Reputation: 816
I'm running long jobs (+ 3 hours) on a large Spark cluster on yarn mode. The VMs workers running spark are hosted on the Google Cloud Dataproc and most of them can be destroyed during execution (preemptible VMs that cost less).
When this happens, the job fails because tasks are failing on the destroyed worker with this error in the container logs of the failing worker :
Executor is not registered
I've tried setting spark.task.maxFailures
to 1000 but this doesn't seem to be very effective : even though the job finishes, the tasks doesn't seem to be automatically re-distributed and the computation for the tasks assigned to this specific worker seem to roll back to the initial stage.

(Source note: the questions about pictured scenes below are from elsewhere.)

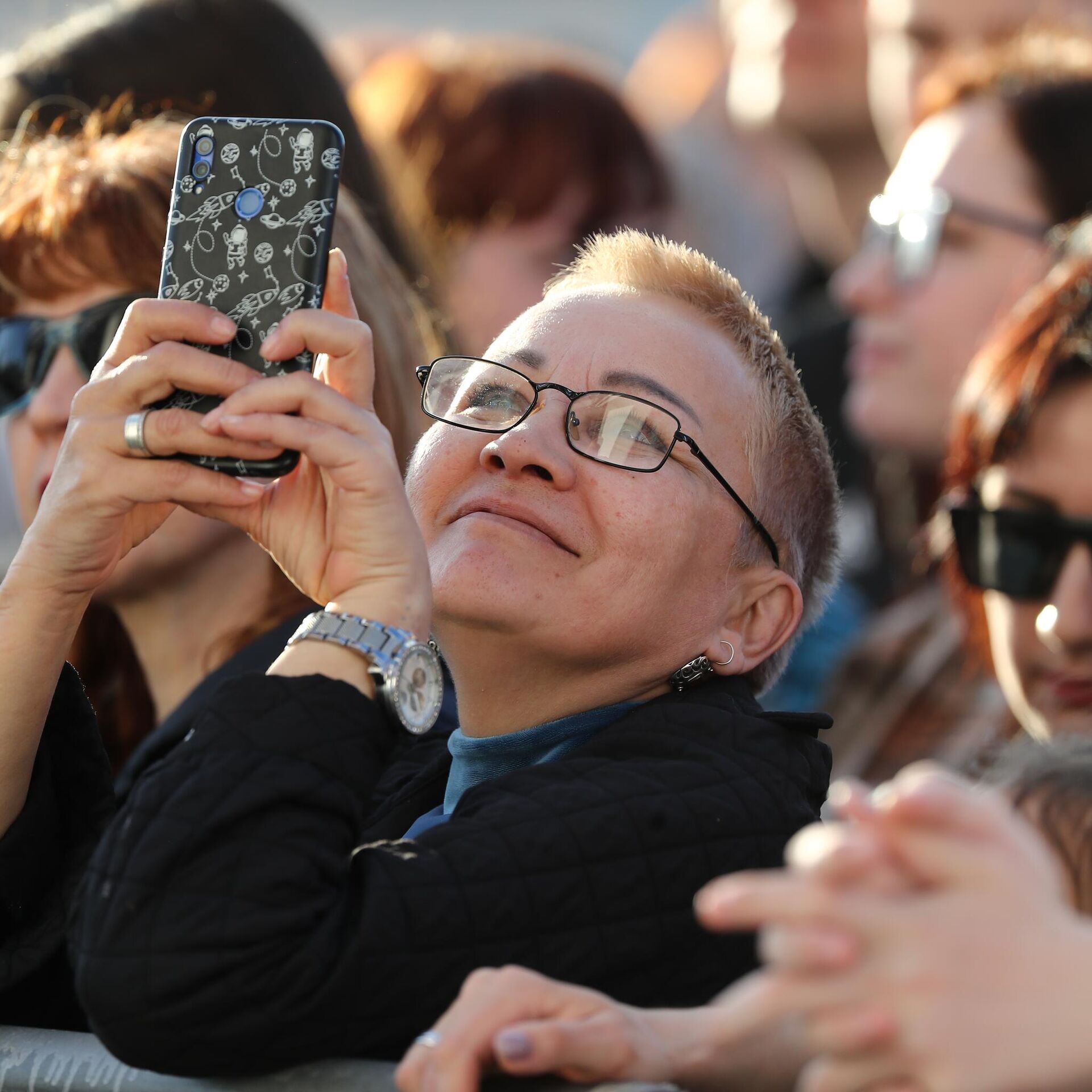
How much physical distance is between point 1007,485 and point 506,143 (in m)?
2.25

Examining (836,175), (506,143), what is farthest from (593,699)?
(836,175)

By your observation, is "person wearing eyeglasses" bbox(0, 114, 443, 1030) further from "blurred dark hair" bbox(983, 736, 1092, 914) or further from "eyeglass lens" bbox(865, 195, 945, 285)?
"eyeglass lens" bbox(865, 195, 945, 285)

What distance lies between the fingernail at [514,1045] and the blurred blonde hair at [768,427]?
0.90 m

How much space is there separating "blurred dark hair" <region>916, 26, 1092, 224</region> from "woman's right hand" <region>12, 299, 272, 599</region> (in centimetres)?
264

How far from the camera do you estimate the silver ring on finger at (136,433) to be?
1.73 m

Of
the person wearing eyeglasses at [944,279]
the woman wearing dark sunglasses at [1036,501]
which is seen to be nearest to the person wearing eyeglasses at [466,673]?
the woman wearing dark sunglasses at [1036,501]

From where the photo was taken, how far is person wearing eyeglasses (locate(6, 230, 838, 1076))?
1.58m

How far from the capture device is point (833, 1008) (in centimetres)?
114

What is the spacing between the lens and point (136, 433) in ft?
5.68

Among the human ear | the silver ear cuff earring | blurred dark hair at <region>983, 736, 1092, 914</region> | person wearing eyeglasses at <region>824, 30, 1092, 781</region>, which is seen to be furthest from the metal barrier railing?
person wearing eyeglasses at <region>824, 30, 1092, 781</region>

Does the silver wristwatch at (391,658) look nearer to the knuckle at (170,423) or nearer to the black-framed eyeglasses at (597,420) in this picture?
the knuckle at (170,423)

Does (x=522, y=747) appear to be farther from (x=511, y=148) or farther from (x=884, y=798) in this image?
(x=511, y=148)

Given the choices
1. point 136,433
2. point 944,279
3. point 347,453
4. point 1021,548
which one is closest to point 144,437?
point 136,433

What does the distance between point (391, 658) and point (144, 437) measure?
0.35m
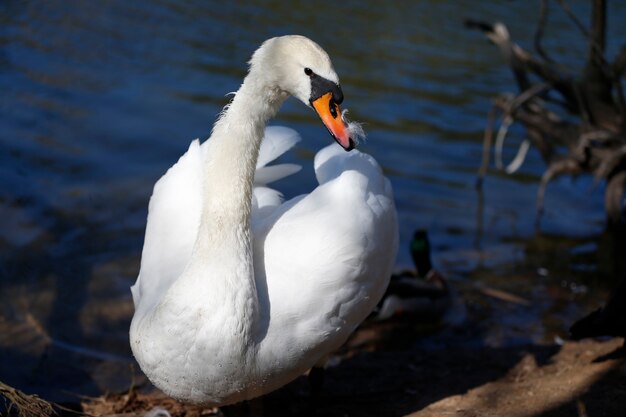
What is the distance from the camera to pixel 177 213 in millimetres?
4414

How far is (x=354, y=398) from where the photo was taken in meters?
4.88

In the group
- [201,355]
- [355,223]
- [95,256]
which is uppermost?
[355,223]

Would there be a way of having a more fault tolerant configuration that simply excludes unresponsive executors and re-assigns their tasks?

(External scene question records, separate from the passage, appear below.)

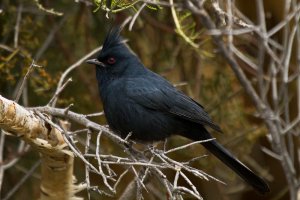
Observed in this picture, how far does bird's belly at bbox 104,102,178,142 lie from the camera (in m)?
5.84

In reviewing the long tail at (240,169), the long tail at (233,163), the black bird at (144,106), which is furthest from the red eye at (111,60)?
the long tail at (240,169)

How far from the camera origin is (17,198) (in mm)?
7965

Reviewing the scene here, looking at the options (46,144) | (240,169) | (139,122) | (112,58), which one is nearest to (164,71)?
(112,58)

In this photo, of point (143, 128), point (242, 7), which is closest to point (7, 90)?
point (143, 128)

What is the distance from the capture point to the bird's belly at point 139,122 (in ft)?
19.2

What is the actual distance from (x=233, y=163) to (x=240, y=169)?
89mm

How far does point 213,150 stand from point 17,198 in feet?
9.03

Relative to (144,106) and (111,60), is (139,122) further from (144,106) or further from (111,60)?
(111,60)

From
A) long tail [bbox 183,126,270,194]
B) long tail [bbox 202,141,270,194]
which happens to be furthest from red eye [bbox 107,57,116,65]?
long tail [bbox 202,141,270,194]

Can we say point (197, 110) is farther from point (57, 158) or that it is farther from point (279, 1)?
point (279, 1)

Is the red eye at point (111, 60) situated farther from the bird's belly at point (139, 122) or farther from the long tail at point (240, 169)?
the long tail at point (240, 169)

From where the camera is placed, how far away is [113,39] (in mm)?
6059

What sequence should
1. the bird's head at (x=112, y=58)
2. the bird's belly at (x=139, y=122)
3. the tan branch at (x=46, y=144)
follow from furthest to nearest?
1. the bird's head at (x=112, y=58)
2. the bird's belly at (x=139, y=122)
3. the tan branch at (x=46, y=144)

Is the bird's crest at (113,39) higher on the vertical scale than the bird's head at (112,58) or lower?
higher
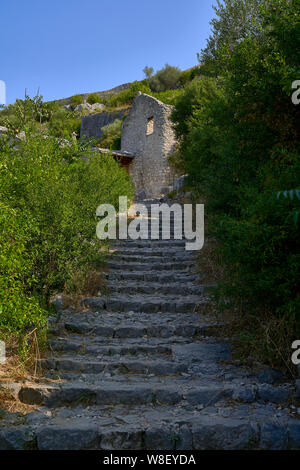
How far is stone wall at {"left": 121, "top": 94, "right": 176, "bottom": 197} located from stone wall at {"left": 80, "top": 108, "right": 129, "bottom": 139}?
735cm

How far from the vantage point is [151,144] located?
2081 centimetres

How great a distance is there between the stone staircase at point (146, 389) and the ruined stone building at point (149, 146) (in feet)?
47.0

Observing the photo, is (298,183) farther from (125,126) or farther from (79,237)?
(125,126)

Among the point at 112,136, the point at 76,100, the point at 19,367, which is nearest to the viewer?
the point at 19,367

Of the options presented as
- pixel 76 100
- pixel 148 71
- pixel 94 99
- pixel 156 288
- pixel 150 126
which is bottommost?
pixel 156 288

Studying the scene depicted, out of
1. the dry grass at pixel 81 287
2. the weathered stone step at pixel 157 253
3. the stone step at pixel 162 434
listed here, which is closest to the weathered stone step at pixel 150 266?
the weathered stone step at pixel 157 253

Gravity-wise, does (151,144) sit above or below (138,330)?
above

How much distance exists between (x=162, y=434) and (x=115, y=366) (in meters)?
1.26

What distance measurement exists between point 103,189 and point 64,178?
2562 millimetres

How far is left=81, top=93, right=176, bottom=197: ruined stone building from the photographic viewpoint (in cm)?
2014

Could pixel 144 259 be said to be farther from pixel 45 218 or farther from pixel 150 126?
pixel 150 126

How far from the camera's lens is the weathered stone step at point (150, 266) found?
6.98m

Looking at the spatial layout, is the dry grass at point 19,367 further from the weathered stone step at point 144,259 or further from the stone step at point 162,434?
the weathered stone step at point 144,259

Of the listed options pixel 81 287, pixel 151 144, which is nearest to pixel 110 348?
pixel 81 287
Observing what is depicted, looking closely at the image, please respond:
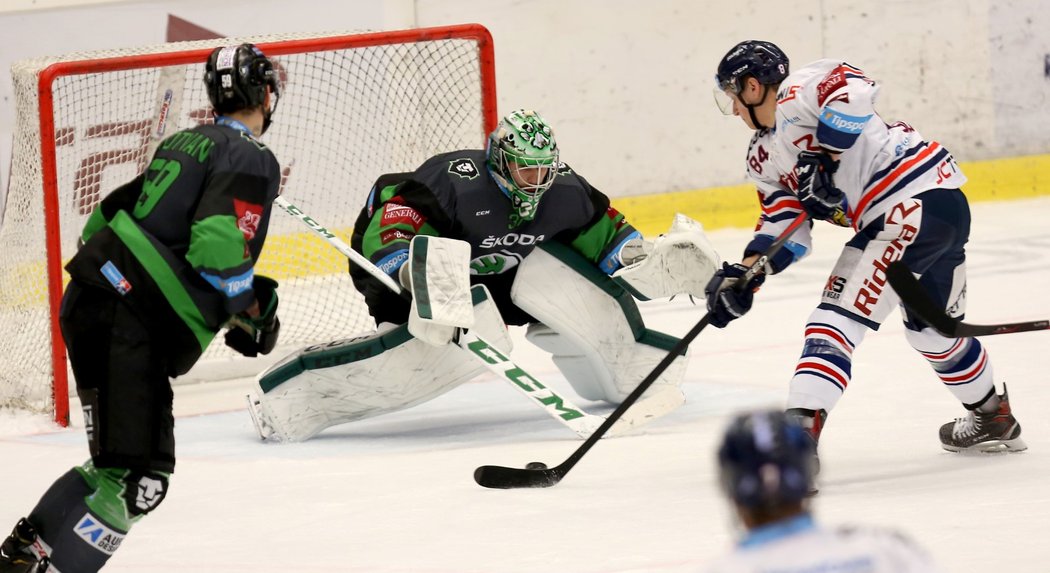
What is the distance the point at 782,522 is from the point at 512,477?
223cm

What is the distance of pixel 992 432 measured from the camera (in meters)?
3.76

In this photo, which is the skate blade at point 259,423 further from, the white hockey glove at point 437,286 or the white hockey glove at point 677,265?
the white hockey glove at point 677,265

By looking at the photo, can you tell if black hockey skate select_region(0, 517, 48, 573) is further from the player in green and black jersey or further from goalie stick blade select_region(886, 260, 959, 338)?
goalie stick blade select_region(886, 260, 959, 338)

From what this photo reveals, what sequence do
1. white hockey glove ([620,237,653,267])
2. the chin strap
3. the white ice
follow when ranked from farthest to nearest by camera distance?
white hockey glove ([620,237,653,267])
the chin strap
the white ice

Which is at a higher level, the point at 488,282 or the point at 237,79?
the point at 237,79

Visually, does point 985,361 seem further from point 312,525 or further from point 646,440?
point 312,525

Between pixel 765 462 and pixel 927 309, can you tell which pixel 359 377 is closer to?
pixel 927 309

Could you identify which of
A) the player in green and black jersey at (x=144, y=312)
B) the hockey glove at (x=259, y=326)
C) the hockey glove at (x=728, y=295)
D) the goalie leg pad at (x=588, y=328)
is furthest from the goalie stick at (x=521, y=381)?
the player in green and black jersey at (x=144, y=312)

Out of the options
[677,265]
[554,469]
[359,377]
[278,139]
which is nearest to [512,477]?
[554,469]

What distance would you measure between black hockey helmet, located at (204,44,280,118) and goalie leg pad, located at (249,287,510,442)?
152 cm

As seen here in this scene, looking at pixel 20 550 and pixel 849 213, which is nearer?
pixel 20 550

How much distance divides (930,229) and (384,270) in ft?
4.67

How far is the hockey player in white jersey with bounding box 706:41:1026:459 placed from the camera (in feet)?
11.3

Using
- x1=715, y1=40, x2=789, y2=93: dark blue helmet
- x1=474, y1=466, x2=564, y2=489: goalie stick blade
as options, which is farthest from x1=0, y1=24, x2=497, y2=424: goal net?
x1=715, y1=40, x2=789, y2=93: dark blue helmet
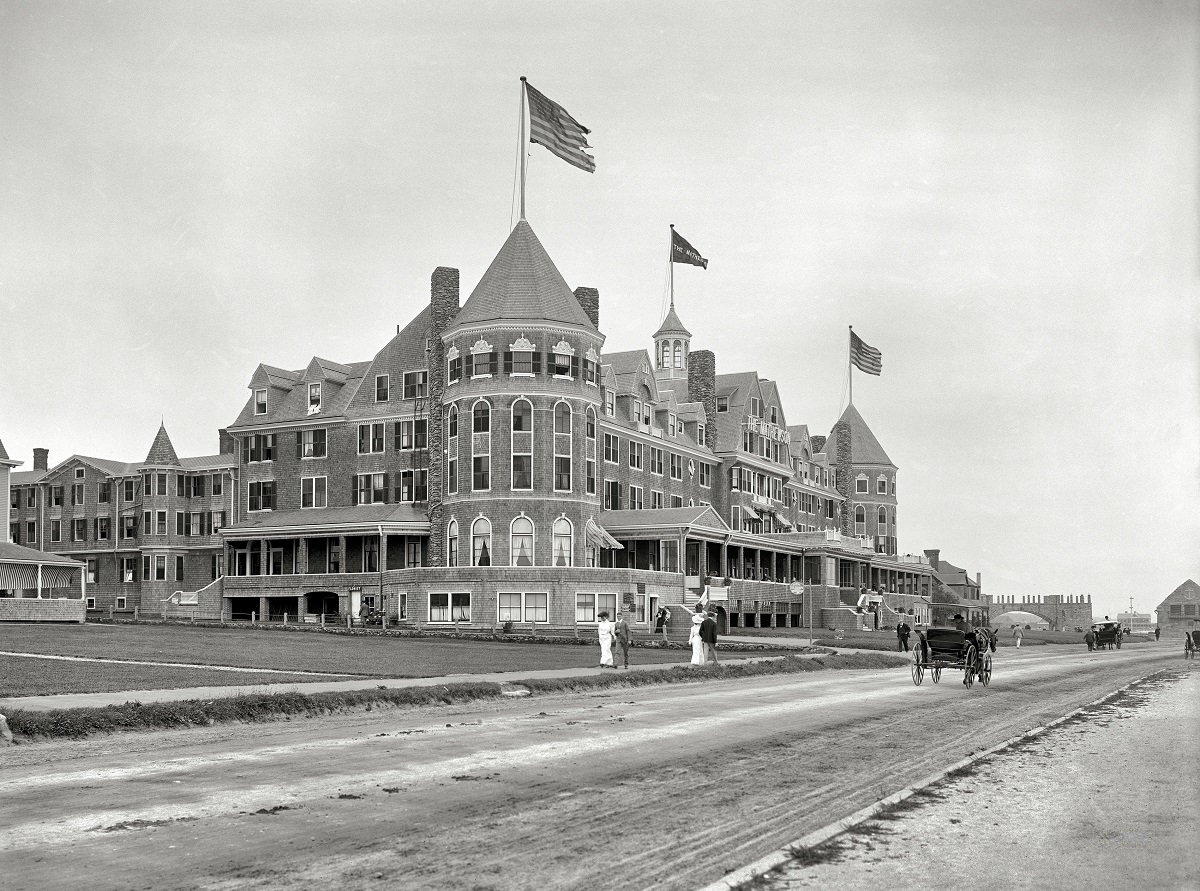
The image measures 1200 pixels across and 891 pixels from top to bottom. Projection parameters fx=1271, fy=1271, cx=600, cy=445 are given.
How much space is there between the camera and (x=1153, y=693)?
31.0m

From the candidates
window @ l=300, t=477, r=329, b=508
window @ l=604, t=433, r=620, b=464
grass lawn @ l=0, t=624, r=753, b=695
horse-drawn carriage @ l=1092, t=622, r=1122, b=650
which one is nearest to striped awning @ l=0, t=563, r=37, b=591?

I could include the ressourcemanager logs, nodemanager and container logs if asked but I don't think it would be relevant.
Upvotes: 3
Views: 463
Reputation: 2158
This appears to be a regression in how pre-emptible workers leave the cluster.
The issue is not just failure intolerance. Preemptible workers are created and destroyed continuously throughout cluster's lifecycle. Each time a worker leaves, YARN will wait for 15m for heartbeat before detecting failure and recreating the container. This can make your job run considerably longer.
We will fix this in the next release.
Workaround:
The following will force the worker to leave cluster on shutdown.
Create the following script and upload it to a GCS bucket:
#!/bin/sh
sudo sed -i "s/.*Stopping google-dataproc-agent.*/start-stop-daemon --stop --signal USR2 --quiet --oknodo --pidfile \${AGENT_PID_FILE}; sleep 5s/" \
/etc/init.d/google-dataproc-agent
Lets say you uploaded it to gs://my-bucket/fix.sh
Now recreate your cluster with this initialization action:
gcloud beta dataproc clusters create my-cluster ... \
--initialization-actions gs://my-bucket/fix.sh
You can verify this by ssh-ing into the master node and setting up a watch on yarn node list:
gcloud compute ssh my-cluster-m
watch yarn node -list
In another terminal, issue a cluster update command that reduces number of workers and verify that number of yarn nodes changes accordingly.
Upvotes: 5